Start of Source text

This book is about the experience of growing up and living with sacral agenesis, the condition of being born without a sacrum. In the case of the author, it affects her gait and stature, and causes daily pain as she moves through the activities of life.
The first scene, in which she converses with two peers who suffer from depression, illustrates the loneliness and hostility that come with having a visible disability–her friends announce they’d rather be dead, and she should too. We go back in time and learn all the mental gymnastics and coping strategies that Jones developed for surviving in a world that feels this way about her body. Eventually, she realizes that she needs more than survival, for the sake of herself and her son. She needs a clear conception of her own identity and to clear away the habit of making herself smaller for the comfort of others.
As a philosophy student and professor, she has several theoretical lenses through which she can explore her identity, her body, her relationships, and culture’s attitude toward disability. She travels the world, still coping with pain, seeking answers to her questions about living and mothering in a body that’s often overlooked or despised. When she’s on a journalistic assignment and encounters the actor Peter Dinklage, the blatant ableism they experience at an industry party is astounding. The scene shows how talent and fame can’t protect a person from our culture’s bias against the disabled.
Jones illustrates the depth and richness of her intellect, her lived experiences, and her relationships. It’s a personal story of coming to terms, but it’s also a manifesto for the disabled about claiming space and claiming selfhood.

End of Source text

• Your objective
Copy out the whole book review about sacral agenesis above, word for word and without changes.

Start of Study material

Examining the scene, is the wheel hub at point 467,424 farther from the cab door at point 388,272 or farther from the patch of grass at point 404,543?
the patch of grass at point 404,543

End of Study material
Start of Study material

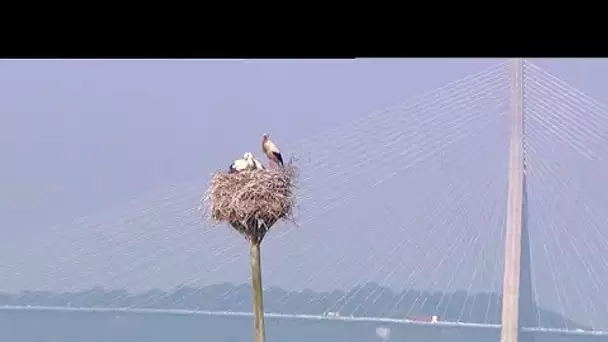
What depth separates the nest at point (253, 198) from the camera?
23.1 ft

End of Study material
Start of Study material

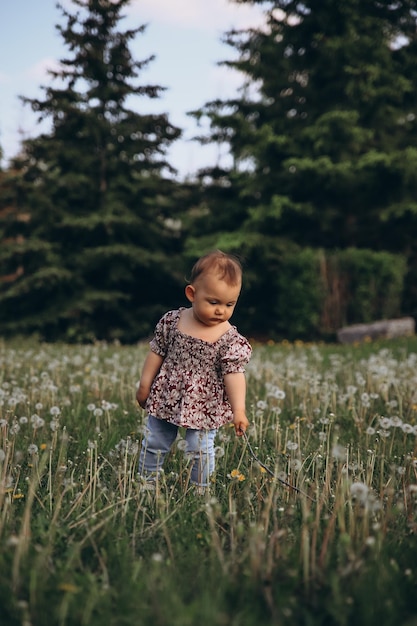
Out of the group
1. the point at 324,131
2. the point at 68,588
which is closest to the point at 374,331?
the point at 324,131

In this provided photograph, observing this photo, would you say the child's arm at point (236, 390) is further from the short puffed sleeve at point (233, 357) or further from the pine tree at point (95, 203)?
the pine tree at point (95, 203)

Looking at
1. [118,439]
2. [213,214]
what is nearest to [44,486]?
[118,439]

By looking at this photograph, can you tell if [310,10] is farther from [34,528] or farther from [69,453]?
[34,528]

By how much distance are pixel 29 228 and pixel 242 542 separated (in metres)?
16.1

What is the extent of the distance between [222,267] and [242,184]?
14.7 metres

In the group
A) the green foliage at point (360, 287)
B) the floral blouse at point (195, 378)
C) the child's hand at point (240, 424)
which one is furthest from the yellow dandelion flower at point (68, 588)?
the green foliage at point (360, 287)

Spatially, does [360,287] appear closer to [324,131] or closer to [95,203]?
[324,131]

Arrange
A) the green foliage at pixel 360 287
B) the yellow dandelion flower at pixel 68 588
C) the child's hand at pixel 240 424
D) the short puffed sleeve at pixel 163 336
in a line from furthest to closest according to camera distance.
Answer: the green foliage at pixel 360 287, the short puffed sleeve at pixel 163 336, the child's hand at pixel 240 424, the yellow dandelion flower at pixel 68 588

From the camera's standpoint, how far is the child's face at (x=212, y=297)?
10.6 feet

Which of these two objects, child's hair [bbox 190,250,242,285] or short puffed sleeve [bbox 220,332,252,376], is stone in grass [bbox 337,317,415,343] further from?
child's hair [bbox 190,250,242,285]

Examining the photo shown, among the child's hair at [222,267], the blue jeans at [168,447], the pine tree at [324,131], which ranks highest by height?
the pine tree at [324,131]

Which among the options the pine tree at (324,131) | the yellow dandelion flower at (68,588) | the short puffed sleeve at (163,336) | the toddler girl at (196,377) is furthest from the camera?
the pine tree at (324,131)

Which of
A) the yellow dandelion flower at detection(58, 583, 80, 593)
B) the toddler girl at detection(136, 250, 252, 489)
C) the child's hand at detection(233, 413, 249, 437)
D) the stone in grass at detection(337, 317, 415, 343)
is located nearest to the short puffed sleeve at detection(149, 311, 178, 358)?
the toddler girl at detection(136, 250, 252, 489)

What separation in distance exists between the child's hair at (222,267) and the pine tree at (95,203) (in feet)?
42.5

End of Study material

• Response to the exercise
This book is about the experience of growing up and living with sacral agenesis, the condition of being born without a sacrum. In the case of the author, it affects her gait and stature, and causes daily pain as she moves through the activities of life.
The first scene, in which she converses with two peers who suffer from depression, illustrates the loneliness and hostility that come with having a visible disability–her friends announce they’d rather be dead, and she should too. We go back in time and learn all the mental gymnastics and coping strategies that Jones developed for surviving in a world that feels this way about her body. Eventually, she realizes that she needs more than survival, for the sake of herself and her son. She needs a clear conception of her own identity and to clear away the habit of making herself smaller for the comfort of others.
As a philosophy student and professor, she has several theoretical lenses through which she can explore her identity, her body, her relationships, and culture’s attitude toward disability. She travels the world, still coping with pain, seeking answers to her questions about living and mothering in a body that’s often overlooked or despised. When she’s on a journalistic assignment and encounters the actor Peter Dinklage, the blatant ableism they experience at an industry party is astounding. The scene shows how talent and fame can’t protect a person from our culture’s bias against the disabled.
Jones illustrates the depth and richness of her intellect, her lived experiences, and her relationships. It’s a personal story of coming to terms, but it’s also a manifesto for the disabled about claiming space and claiming selfhood.